Nach einer Grundsatzentscheidung des Bundesarbeitsgerichts (BAG, Beschluss vom 13. September 2022 – 1 ABR 22/21) sind Arbeitgeber dazu verpflichtet, ein System zur Arbeitszeiterfassung im Betrieb vorzuhalten beziehungsweise einzuführen. Das Gericht begründet diese Pflicht mit einer Regelung im Arbeitsschutzgesetz (§ 3 Absatz 2 Nr. 1 ArbSchG).
Gemäß dieser Vorschrift müssen Arbeitgeber zur Planung und Durchführung von Maßnahmen, welche die Sicherheit und Gesundheit der Beschäftigten bei der Arbeit beeinflussen, für eine geeignete Organisation sorgen und die erforderlichen Mittel bereitstellen. Daraus leitet das BAG eine Pflicht für Arbeitgeber ab, die Arbeitszeit der Beschäftigten zu erfassen.
Gleichzeitig entschied das BAG im konkreten Fall, dass der Betriebsrat die Einführung einer elektronischen Zeiterfassung nicht aufgrund seines Mitbestimmungsrechts nach § 87 BetrVG erzwingen kann, weil die betriebliche Angelegenheit bereits gesetzlich geregelt ist. Der Betriebsrat kann demnach die Einführung einer Arbeitszeiterfassung auch nicht mithilfe der Einigungsstelle erzwingen.
Die BAG-Entscheidung ist durchaus brisant.
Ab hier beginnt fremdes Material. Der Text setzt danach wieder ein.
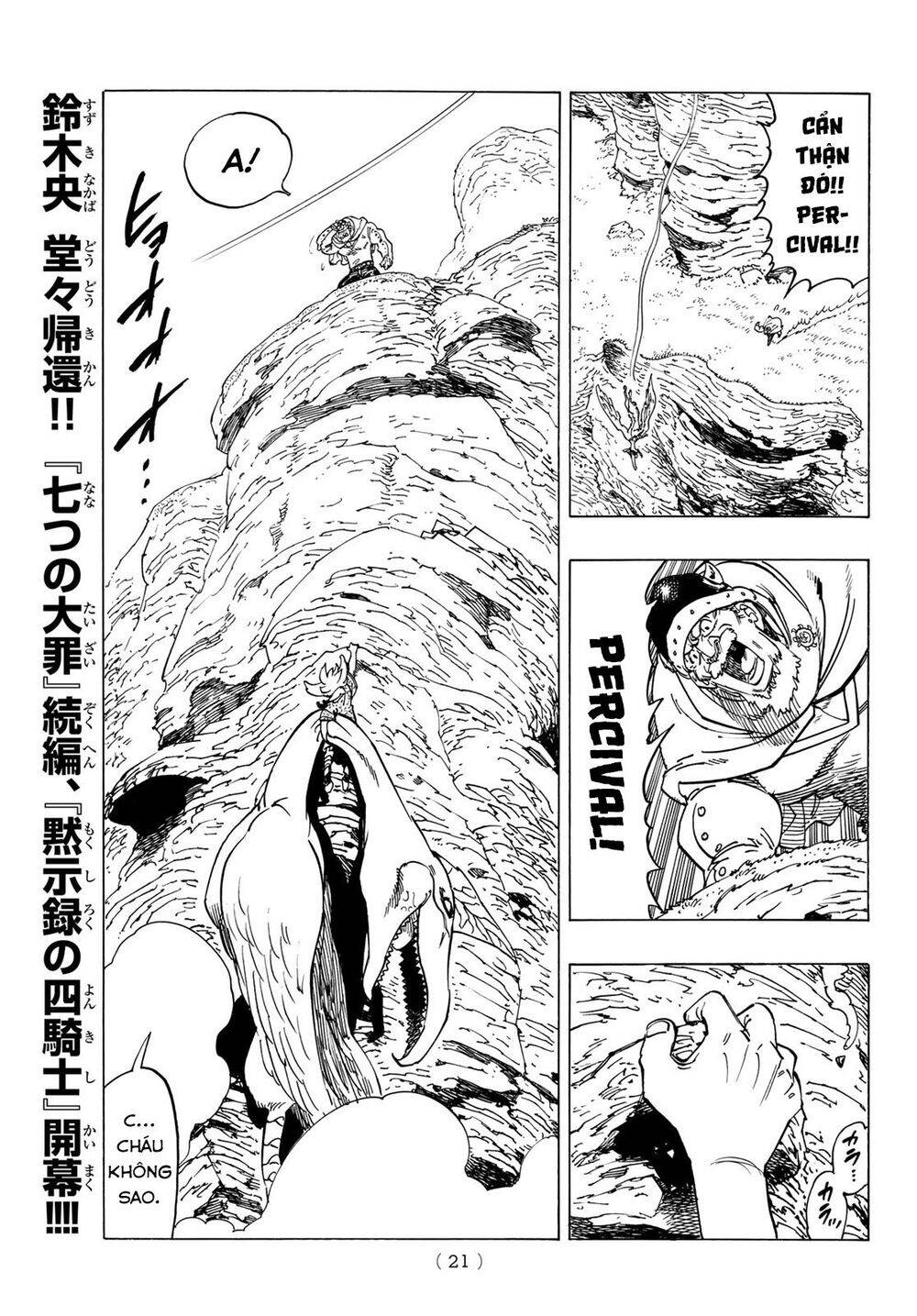 Tứ Kỵ Sĩ Khải Huyền Chap 1 - Next Chap 2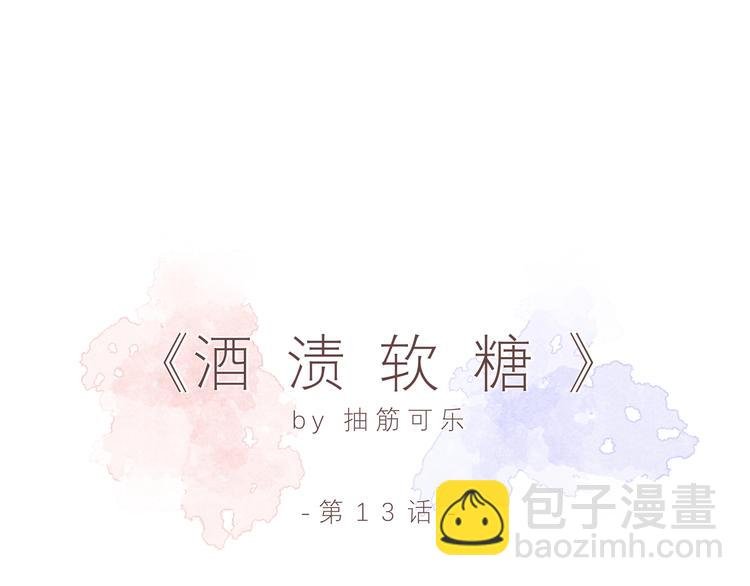 第十三话“闺蜜聚会”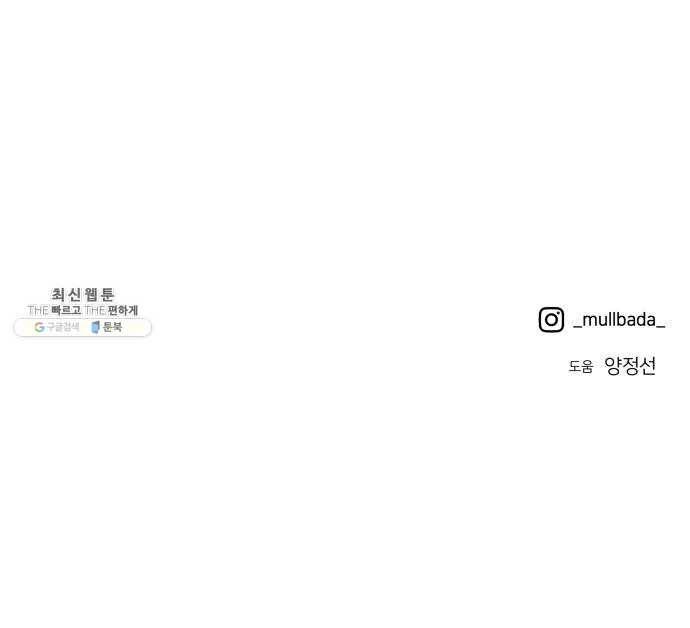 그녀석 정복기 7화 66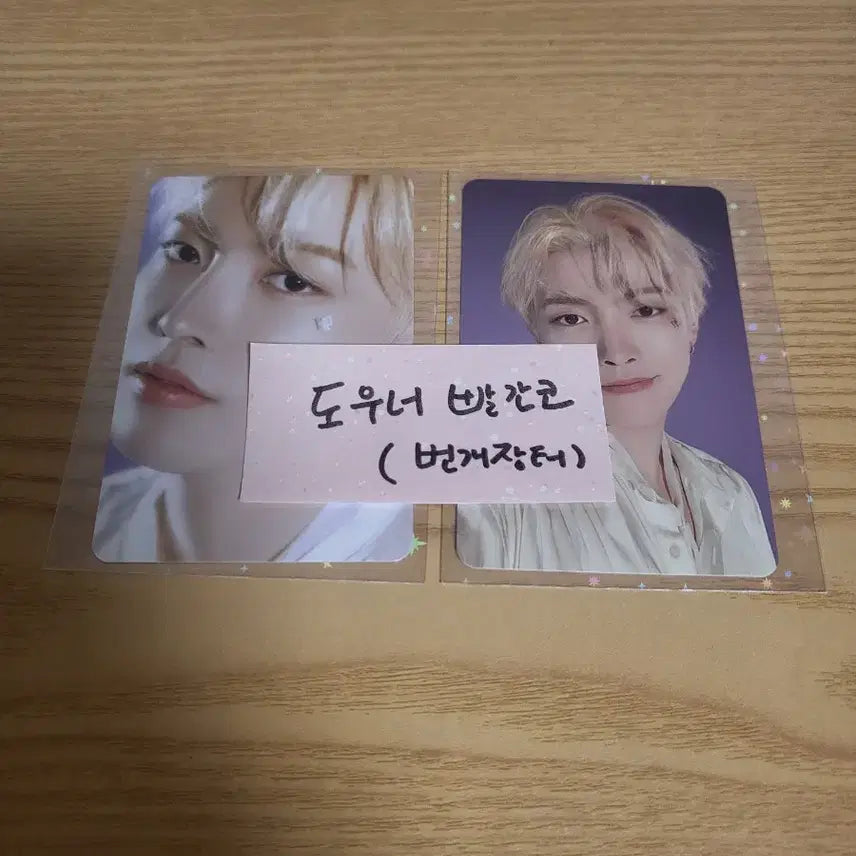 에이티즈 홍중 네시픽 포카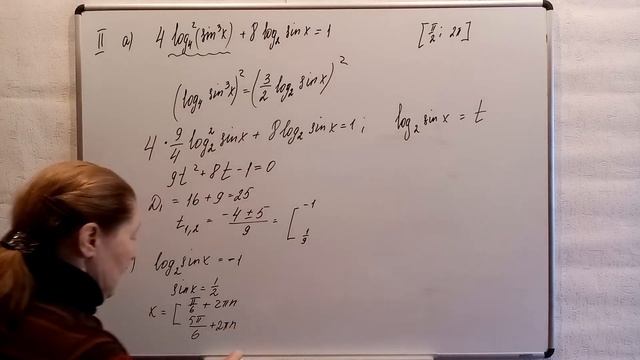 ЛОГАРИФМИЧЕСКИЕ УРАВНЕНИЯ. ЕГЭ ЗАДАНИЕ 13 смотреть онлайн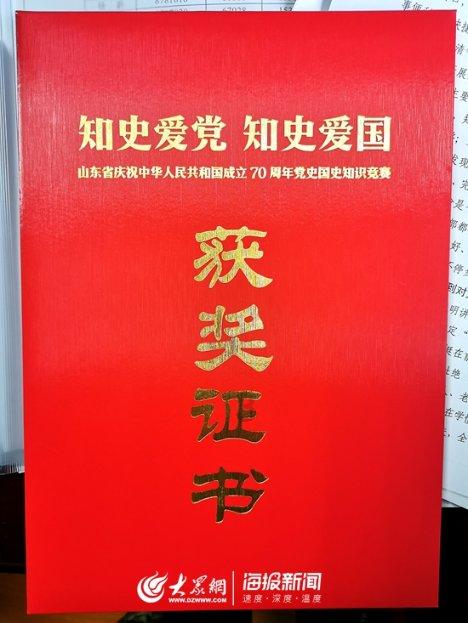 铁观音茶圣陆羽多少钱盒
Im Jahr 2019 hatte der Europäische Gerichtshof (EuGH) entschieden, dass die EU-Mitgliedstaaten die Arbeitgeber dazu verpflichten müssen, ein „objektives, verlässliches und zugängliches System“ einzuführen, mit dem die Arbeitszeit der Beschäftigten gemessen werden kann. Der deutsche Gesetzgeber muss diese Vorgabe des EuGH also umsetzen, hat dies allerdings bis jetzt nicht getan. Nach bisheriger Rechtslage in Deutschland müssen zwar Überstunden und Sonntagsarbeit aufgezeichnet werden, eine flächendeckende Rechtsgrundlage zur Erfassung der kompletten Arbeitszeit fehlt bislang aber.
Mit ihrer Entscheidung haben die BAG-Richter hinsichtlich der Frage, ob Arbeitgeber zur Arbeitszeiterfassung verpflichtet sind, nun Fakten geschaffen, indem sie eine solche Pflicht aus dem Arbeitsschutzgesetz ableiten. Was das für die weiteren Aktivitäten des Gesetzgebers in Sachen Arbeitszeiterfassung bedeutet, bleibt abzuwarten.
Das Bundesarbeitsministerium hat mit Datum vom 7. Dezember 2022 FAQ´s zum Thema Arbeitszeiterfassung auf seiner Website veröffentlicht.
Dort wird unter anderem auf den BAG-Beschluss vom 13. September 2022 (Az. 1 ABR 22/21) und die Anfang Dezember veröffentlichte Begründung dieser Entscheidung Bezug genommen.
Der Gesetzgeber prüft nun die Konsequenzen aus dem Beschluss und wird voraussichtlich im ersten Quartal 2023 eine Gesetzesinitiative zur Ausgestaltung des Arbeitszeitgesetzes machen.